Die Blauzungenkrankheit zum Beispiel tauchte 2006 plötzlich im Dreiländereck Belgien-Deutschland-Niederlande auf. Woher die Erreger kamen , die eigentlich im südlichen Afrika beheimatet sind, ist bis heute nicht geklärt. In jedem Fall verbreitete sich die Rinderkrankheit in kürzester Zeit. „Für manche Gegenden war das eine Katastrophe“, sagt Mettenleiter. Immerhin: Blauzungenkrankheit ist keine Gefahr für den Menschen.

Das ist etwa beim Westnilvirus anders. Lange Zeit fand man den Erreger vornehmlich in Afrika, Australien und Indien. Dann wurde 1999 eine Mücke mit dem Virus in New York eingeschleppt, vermutlich mit einer Lieferung alter Reifen. In kürzester Zeit eroberte der Erreger den Kontinent. Zuerst fielen Raben im Central Park tot aus den Bäumen. „Da sind wirklich scharenweise Raben gestorben“, erinnert sich Martin Groschup, Leiter des Instituts für neue und neuartige Tierseuchenerreger am FLI. Wenig später infizierten sich Pferde und Menschen.

Die asiatische Tigermücke breitet sich weltweit aus

„Heute muss man sagen, dass die gesamten USA und Teile Kanadas mit dem Virus verseucht sind“, sagt Groschup. Mehr als tausend Menschen sind in den USA an der Krankheit gestorben und tausende Pferde. In Österreich starben bereits Habichte an der Krankheit und 2008 kam es in Italien zu einer Epidemie, in deren Verlauf 24 Menschen erkrankten und vier starben.

Auch die asiatische Tigermücke, die bis 1980 nur in Asien zu finden war, breitet sich weltweit aus. Das Tier kann unter anderem das Gelbfiebervirus, das Chikungunya-Virus und das Denguevirus übertragen. „In Deutschland hat diese Mücke sich vermutlich noch nicht etabliert“, sagt Mettenleiter. „Aber irgendwann wird sie auch zu uns kommen.“ Ähnliches gilt für das Nipahvirus, das 1999 erstmals bei Schweinefarmern in Malaysia auftauchte. Bisher ist es auf Asien beschränkt. Aber die meisten Experten erwarten, dass die Krankheit, an der laut Weltgesundheitsorganisation mehr als 250 Menschen gestorben sind, irgendwann auch in Europa auftaucht. „Bei einigen Erregern ist die einzige Frage, die wir noch nicht beantworten können, warum sie nicht schon längst da sind“, sagt Mettenleiter.

Auf all diese Krankheiten will man am FLI vorbereitet sein – und vor allem in der Lage, sie direkt an ihren Wirtstieren zu untersuchen, also auch an großen Tieren wie Schweinen, Rindern oder Pferden. Dafür sind enorme Sicherheitsvorkehrungen nötig. Schon von außen lässt sich erkennen, wo mit den gefährlichsten Erregern hantiert werden wird: Im hintersten Drittel der langen Klinkerfassade enden plötzlich zwei von drei Fensterreihen. Hier entstehen die Labors der Sicherheitsstufe L4. Hier werden die Forscher mit den Erregern hantieren, vor denen sie die Bevölkerung schützen wollen. Dafür begeben sie sich in Lebensgefahr.

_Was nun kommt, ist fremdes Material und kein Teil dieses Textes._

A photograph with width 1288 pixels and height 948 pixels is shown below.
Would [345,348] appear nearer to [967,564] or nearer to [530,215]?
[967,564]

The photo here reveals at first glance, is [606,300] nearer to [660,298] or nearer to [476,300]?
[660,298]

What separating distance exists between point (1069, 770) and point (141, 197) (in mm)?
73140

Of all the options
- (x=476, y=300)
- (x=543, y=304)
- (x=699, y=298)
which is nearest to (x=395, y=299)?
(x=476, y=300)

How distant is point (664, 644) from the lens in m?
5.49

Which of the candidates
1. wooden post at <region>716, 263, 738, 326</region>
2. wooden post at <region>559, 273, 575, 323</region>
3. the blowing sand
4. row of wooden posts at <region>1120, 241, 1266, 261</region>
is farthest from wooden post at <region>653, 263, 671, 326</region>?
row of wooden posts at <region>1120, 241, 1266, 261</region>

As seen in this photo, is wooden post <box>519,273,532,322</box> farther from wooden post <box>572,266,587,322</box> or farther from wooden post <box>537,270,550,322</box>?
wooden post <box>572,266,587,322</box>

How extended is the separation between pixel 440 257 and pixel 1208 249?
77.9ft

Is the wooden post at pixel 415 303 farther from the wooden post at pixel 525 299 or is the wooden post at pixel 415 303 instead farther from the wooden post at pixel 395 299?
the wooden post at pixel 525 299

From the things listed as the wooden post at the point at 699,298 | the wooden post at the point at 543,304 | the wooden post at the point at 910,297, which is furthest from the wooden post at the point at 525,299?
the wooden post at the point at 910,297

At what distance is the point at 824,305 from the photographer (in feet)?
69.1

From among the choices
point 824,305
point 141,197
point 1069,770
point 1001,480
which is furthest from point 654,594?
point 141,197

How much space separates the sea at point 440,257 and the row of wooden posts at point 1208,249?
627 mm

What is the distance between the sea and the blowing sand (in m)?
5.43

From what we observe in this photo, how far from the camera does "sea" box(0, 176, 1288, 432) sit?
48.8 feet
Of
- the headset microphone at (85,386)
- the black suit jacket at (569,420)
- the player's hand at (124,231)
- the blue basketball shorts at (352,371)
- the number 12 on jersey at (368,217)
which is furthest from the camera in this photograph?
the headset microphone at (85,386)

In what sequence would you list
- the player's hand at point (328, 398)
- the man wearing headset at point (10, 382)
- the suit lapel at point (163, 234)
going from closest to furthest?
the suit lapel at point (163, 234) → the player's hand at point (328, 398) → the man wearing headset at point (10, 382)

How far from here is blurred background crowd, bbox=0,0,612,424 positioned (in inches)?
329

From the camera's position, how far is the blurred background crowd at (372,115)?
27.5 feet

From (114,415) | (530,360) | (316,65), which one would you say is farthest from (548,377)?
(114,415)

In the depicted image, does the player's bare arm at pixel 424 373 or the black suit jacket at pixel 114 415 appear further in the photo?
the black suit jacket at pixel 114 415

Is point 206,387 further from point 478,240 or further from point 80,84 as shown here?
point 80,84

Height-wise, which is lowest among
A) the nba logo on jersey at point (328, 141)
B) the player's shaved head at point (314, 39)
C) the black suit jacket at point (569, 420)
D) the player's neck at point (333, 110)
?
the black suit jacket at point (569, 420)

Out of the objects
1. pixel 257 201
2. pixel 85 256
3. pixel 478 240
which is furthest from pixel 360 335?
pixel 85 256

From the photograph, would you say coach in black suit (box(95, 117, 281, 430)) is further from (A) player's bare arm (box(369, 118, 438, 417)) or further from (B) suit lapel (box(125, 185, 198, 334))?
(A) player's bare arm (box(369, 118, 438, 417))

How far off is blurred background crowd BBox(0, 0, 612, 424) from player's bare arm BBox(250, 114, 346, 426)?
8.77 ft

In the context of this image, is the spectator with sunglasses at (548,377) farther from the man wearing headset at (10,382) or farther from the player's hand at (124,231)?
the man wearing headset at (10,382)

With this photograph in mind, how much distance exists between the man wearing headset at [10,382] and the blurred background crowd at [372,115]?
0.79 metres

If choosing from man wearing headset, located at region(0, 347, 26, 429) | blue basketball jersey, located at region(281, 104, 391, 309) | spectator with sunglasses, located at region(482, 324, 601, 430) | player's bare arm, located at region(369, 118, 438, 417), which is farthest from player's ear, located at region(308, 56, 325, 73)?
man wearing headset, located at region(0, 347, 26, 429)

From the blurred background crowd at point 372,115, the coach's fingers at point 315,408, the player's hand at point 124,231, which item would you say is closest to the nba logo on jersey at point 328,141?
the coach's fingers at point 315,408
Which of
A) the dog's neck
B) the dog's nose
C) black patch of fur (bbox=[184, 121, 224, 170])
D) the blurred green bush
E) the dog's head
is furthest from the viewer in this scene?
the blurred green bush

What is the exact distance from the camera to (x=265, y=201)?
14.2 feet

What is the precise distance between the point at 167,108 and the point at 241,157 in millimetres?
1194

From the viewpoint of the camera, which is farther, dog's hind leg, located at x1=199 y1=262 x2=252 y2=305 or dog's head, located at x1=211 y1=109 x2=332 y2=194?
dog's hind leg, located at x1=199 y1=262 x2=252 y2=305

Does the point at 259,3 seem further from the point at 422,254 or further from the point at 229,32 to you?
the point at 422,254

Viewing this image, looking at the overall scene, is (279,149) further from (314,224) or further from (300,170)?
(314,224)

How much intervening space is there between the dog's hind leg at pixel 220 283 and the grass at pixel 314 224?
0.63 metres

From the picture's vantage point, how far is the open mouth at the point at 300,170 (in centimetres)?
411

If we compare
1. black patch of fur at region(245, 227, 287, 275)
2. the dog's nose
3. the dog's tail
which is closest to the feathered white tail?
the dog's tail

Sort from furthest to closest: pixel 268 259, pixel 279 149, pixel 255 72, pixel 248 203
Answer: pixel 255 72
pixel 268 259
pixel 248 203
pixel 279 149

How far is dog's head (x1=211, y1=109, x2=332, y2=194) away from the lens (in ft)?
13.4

Um sie und andere zu schützen, gibt es zahlreiche Sicherheitsvorkehrungen, die auf der Baustelle bereits erkennbar sind: die Edelstahlduschen, die Materialschleusen, die dicken Metalltüren. Wenn es so weit ist, wird jeder Forscher in einem Ganzkörperanzug stecken mit seiner eigenen Luftzufuhr. Über Mikrofone in den Anzügen können sie miteinander sprechen, stets werden sie von einer Person außerhalb des Labors überwacht.

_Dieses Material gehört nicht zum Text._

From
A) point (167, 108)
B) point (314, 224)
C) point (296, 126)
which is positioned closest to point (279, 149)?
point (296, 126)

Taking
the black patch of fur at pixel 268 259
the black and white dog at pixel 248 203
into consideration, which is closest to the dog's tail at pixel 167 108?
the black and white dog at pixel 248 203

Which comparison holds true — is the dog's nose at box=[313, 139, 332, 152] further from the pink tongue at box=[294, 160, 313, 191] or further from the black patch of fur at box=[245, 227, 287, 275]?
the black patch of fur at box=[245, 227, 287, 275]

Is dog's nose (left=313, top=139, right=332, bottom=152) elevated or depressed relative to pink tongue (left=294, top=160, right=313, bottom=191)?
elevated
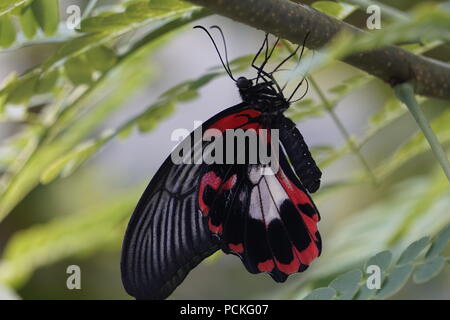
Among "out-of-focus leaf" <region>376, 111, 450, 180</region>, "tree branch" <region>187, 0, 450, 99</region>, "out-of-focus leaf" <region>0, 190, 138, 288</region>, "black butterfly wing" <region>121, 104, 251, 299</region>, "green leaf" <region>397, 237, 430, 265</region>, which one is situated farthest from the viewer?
"out-of-focus leaf" <region>0, 190, 138, 288</region>

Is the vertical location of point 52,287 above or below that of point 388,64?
below

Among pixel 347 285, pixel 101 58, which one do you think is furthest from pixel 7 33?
pixel 347 285

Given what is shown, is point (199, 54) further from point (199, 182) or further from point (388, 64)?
point (388, 64)

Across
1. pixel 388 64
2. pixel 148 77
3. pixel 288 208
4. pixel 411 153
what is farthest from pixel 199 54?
pixel 388 64

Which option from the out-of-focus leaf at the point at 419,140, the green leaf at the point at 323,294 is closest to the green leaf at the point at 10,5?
the green leaf at the point at 323,294

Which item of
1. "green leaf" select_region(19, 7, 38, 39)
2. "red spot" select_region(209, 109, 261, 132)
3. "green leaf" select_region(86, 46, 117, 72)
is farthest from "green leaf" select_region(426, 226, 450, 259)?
"green leaf" select_region(19, 7, 38, 39)

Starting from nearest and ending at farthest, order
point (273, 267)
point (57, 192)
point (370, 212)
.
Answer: point (273, 267)
point (370, 212)
point (57, 192)

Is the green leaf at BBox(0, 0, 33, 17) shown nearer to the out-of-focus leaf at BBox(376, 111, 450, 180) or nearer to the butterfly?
the butterfly

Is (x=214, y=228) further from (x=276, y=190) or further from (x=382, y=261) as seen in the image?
(x=382, y=261)
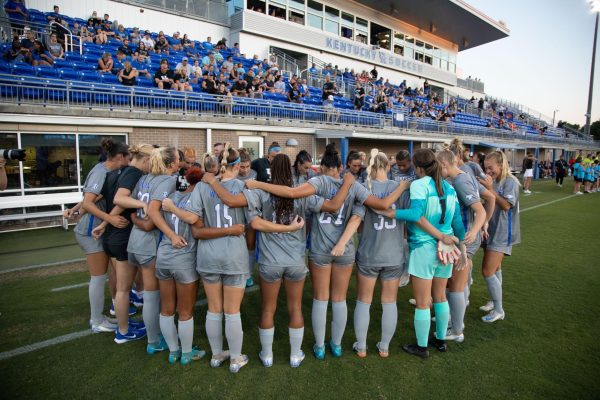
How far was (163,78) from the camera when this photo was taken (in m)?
12.5

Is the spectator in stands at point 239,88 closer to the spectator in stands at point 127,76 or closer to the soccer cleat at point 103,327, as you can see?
the spectator in stands at point 127,76

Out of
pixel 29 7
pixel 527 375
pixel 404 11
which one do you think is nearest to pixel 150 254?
pixel 527 375

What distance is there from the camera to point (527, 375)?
3.26 metres

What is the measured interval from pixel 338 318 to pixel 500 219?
7.65 feet

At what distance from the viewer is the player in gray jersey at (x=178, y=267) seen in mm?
3150

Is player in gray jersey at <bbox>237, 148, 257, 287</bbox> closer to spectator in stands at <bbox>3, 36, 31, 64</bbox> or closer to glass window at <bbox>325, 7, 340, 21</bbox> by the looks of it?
spectator in stands at <bbox>3, 36, 31, 64</bbox>

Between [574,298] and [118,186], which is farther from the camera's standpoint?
[574,298]

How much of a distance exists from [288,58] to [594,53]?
40587 millimetres

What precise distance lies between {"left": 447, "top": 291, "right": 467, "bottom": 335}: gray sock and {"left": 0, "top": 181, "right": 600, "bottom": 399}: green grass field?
7.6 inches

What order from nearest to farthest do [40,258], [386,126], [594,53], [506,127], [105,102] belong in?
[40,258]
[105,102]
[386,126]
[506,127]
[594,53]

Wenn die Forscher das Labor verlassen wollen, müssen sie durch Schleusen, in denen Duschen Pflicht ist. Für die Tiere führt der Weg hinaus durch den Keller. Dort steht ein riesiger, mit Kaliumhydroxid gefüllter Metallkessel, in dem der gesamte Tierkörper versenkt werden kann. Von einem großen Rind bleiben dann nur kleine Eiweißschnipsel und ein wenig Knochenstaub übrig.